Hepsi birlikte denize açılmış. Yunus sırtında Küçük Kaplumbağa’yı taşırken, Yengeç taşların altını kontrol etmiş. Balıklar “Sağa dön, sola dön!” diye bağırıyormuş. Bir ara büyük bir akıntı gelmiş, herkes yuvarlanmış! Küçük Kaplumbağa korkudan kabuğunu kapatmış ama sonra açıp bağırmış: “Arkadaşlarım yanımda, korkmuyorum!”

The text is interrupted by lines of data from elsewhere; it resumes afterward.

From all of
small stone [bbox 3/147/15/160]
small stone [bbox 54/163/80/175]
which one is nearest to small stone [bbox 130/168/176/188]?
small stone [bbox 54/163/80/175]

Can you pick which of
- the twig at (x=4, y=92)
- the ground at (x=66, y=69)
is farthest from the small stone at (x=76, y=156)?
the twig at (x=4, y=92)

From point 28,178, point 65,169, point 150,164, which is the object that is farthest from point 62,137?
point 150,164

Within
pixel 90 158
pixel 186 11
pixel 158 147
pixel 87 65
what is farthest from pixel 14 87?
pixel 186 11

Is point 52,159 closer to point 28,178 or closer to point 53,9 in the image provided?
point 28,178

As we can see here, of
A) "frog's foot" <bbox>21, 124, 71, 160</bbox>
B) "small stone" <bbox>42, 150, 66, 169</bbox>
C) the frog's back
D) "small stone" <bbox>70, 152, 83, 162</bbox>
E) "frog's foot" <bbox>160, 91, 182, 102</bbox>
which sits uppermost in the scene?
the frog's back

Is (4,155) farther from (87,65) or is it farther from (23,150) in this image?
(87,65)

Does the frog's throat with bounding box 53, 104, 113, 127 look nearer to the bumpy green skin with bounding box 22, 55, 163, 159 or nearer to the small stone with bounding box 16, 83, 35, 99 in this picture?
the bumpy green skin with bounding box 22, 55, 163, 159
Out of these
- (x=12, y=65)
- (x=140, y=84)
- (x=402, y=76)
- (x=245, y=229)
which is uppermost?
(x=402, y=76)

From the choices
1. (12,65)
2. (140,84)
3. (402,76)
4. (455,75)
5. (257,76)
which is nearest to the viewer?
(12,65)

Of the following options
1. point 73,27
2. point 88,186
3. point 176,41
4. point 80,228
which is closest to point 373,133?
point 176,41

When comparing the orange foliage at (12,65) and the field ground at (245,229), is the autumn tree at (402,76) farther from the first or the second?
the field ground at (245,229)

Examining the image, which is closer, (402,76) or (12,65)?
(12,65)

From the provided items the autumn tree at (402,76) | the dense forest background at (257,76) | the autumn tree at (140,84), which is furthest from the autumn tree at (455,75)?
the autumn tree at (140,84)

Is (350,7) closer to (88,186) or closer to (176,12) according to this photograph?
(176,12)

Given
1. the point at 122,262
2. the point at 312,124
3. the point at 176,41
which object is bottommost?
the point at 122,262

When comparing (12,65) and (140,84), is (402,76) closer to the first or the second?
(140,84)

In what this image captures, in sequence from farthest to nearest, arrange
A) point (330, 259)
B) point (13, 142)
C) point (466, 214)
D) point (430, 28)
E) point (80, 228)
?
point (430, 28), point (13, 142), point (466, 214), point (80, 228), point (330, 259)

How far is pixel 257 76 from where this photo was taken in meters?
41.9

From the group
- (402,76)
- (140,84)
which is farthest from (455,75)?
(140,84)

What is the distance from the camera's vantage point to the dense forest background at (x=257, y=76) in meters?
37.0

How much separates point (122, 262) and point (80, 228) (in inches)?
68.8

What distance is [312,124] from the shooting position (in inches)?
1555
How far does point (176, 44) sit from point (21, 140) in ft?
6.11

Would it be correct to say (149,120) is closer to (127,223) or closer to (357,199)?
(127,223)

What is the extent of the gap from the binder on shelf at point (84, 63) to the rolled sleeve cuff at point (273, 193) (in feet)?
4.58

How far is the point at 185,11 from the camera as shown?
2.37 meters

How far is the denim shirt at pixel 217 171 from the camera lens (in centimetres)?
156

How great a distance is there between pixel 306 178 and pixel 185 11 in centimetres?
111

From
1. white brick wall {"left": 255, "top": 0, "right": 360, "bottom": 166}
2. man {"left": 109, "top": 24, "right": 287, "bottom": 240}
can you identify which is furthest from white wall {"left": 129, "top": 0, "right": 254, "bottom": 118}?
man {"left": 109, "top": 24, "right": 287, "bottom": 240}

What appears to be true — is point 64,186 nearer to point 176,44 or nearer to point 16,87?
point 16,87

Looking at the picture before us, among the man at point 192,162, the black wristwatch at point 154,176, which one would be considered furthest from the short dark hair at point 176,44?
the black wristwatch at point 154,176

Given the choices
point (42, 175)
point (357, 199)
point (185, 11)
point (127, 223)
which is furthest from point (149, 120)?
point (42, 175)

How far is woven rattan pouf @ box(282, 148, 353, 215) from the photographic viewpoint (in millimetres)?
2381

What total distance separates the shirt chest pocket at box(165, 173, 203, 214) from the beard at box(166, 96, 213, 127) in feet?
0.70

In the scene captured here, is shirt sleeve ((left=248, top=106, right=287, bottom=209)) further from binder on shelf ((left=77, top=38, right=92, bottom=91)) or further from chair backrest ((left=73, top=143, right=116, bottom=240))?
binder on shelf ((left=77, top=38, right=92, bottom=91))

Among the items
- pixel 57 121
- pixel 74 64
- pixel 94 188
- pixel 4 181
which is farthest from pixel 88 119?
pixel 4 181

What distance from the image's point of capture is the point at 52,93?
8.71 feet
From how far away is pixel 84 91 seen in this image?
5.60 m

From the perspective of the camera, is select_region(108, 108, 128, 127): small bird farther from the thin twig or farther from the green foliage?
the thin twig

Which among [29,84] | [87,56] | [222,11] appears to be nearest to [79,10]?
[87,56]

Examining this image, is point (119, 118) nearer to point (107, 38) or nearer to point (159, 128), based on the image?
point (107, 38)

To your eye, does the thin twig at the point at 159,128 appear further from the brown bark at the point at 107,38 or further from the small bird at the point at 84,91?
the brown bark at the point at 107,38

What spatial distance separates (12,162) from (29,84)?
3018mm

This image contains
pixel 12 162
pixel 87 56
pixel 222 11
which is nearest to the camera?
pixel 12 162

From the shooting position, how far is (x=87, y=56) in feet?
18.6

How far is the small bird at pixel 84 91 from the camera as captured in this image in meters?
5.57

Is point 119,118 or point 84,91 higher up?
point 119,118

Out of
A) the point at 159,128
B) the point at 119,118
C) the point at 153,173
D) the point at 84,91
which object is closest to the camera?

Sonunda karanlık bir mağaranın önünde durmuşlar. İçeride hafif bir ışık parlıyormuş. Parlayan Denizyıldızı sevinçle çığlık atmış: “İşte evim! Burası Işık Mağarası!” Ama mağaranın girişi kayalarla kapanmışmış. Yengeç kıskaçlarını geçirmiş, “Hrrrkk!” diye kayaları çekmiş. Yunus güçlü kuyruğuyla itmiş. Küçük Balıklar aralardan süzülüp ışığı büyütmüş.
Kapı açılmış! İçeride binlerce denizyıldızı parlıyormuş. Parlayan Denizyıldızı arkadaşlarına sarılmış: “Siz olmasaydınız ışığım sönerdi. Teşekkür ederim!”
Küçük Kaplumbağa gülmüş: “Yavaş gittik ama birlikte geldik. İşte en güzel yol buymuş!”
O gece bütün deniz parlamış. Balık yavruları korkmadan yüzmüş, herkes şarkı söylemiş. Küçük Kaplumbağa eve dönerken yıldızlar ona göz kırpmış. Annesi sormuş: “Bugün ne öğrendin?” Küçük Kaplumbağa kabuğunu parlatıp cevap vermiş: “Yavaş olsam da arkadaşlarımla her yere varırım!”
Ve onlar ermiş muradına, biz çıkalım masal sonuna. Tatlı rüyalar minik denizciler, yarın yeni dalgalarda buluşuruz!